The Financial Conduct Authority has fined the Royal Bank of Scotland £5.6m for failing to adequately report on millions of financial transactions it made in the wholesale markets.
The FCA revealed in a statement that the investment bank failed to properly report 44.8 million transactions going through its systems between November 2007 and February 2013 due to the lack of adequate management and controls.
It added that it failed altogether to report 804,000 transactions between November 2007 and February 2012.
The regulator said that this amount represents 37% of relevant transactions carried out by RBS in this period, and breaches FCA rules on transaction reporting.
"Effective market surveillance depends on accurate and timely reporting of transactions. We have set out clear guidance on transaction reporting, backed up by extensive market monitoring, and we expect firms to get it right," said Tracey McDermott, the FCA's director of enforcement and financial crime.
"As well as a financial penalty, firms can expect to incur the cost of resubmitting historically incorrect reports. We will continue to take appropriate action against any firm that fails to meet our requirements."
Rooting Out Market Abuse
Clear and transparent transaction reporting is important for the investment banks and the regulator as it helps root out suspected market abuse, such as insider trading, rogue trading and market manipulation.
Transaction reporting tracks the lifecycle of a trade and therefore, for example, shows that the pricing, quantity, the counterparties (buyer, seller) and management approval, all tally up.
Most of the errors involved using an incorrect reference code made it "impossible" for the FCA systems to identify the counterparties to a transaction.
While RBS has paid a bumper amount for the failure, it still received a 30% reduction of their fine, because it agreed to settle at an early stage of the investigation.
Without this discount, the fine would have been £8m.
The FCA, which took over from the Financial Services Authority (FSA) in April this year, said these "failures are particularly concerning because the FCA already provides extensive guidance to firms on how to submit and check these reports."
The watchdog has already taken action against seven other companies, including some of the world's biggest banks Barclays and Credit Suisse, for similar reporting errors.

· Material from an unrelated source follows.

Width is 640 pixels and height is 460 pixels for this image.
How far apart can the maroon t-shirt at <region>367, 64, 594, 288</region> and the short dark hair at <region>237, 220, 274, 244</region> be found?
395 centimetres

RBS and Market Manipulation
In February this year, RBS agreed to pay £390m ($612m / €451m) to settle US and UK charges related to the manipulation of the benchmark lending rate known as Libor, as well as pleading guilty to a criminal charge of wire fraud from a Japanese subsidiary.
When RBS Securities Japan Limited pleaded guilty to one criminal charge of wire fraud, the bank entered what's called a deferred prosecution agreement under which it cooperates with the US Department of Justice, pay a $150m fine and have that charge and another antitrust charge deferred.
RBS was also ordered to pay an additional £87.5m to the FSA.
In April this year, Japan's Financial Services Agency ordered RBS' Tokyo-based investment bank to overhaul its compliance procedures, after the bank pleaded guilty to criminal charges.